§ **Directives**
- 1) Answer these about the forum comment on RISC and x86:
(a) According to the experts the commenter cites, what actually matters, if not the instruction set?
(b) What does Intel turn an instruction into internally?
(c) What did ARM Windows lack for years, unlike the Mac?
- 2) Print the part of the forum comment starting with "Windows is literal" and going on through "emulation for years.", word for word.

§ **Selection**
YetAnotherNick · on May 24, 2021

> We’ve known for decades that RISC was the “right” design, but x86 was so far ahead of everyone else that switching architectures was completely infeasible

All the experts I listened or read to, they told that instruction set doesn't matter and it is the insignificant thing. The part that matters is branch and data prediction, and caching. Also, even intel transforms an instruction into RISC like microinstructions internally.

> Apple does not have to worry about backwards compatibility very much compared to a Windows-based manufacturer

Windows is literal shit in backwards compatibility too. Try to run any windows 7 or before program in windows 10 and most of the time it won't work. Also, windows can also run in ARM and unlike mac the ARM windows didn't had emulation for years.

§ **Data shown**
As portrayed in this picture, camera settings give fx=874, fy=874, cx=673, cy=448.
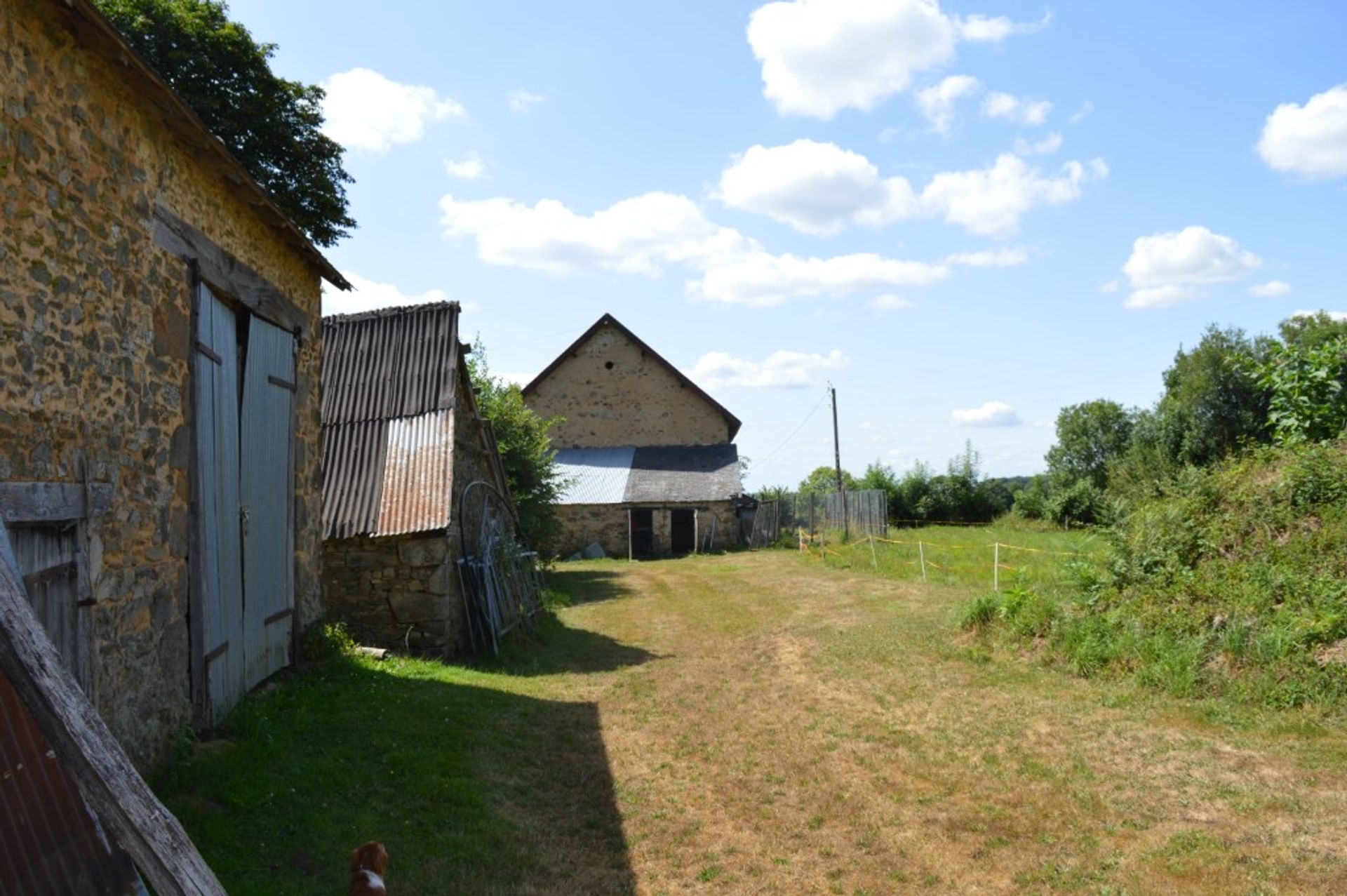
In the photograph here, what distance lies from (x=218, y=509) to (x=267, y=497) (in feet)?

§ **Expected outputs**
- 1)
(a) Branch and data prediction, and caching.
(b) RISC-like microinstructions.
(c) Emulation.

- 2)
Windows is literal shit in backwards compatibility too. Try to run any windows 7 or before program in windows 10 and most of the time it won't work. Also, windows can also run in ARM and unlike mac the ARM windows didn't had emulation for years.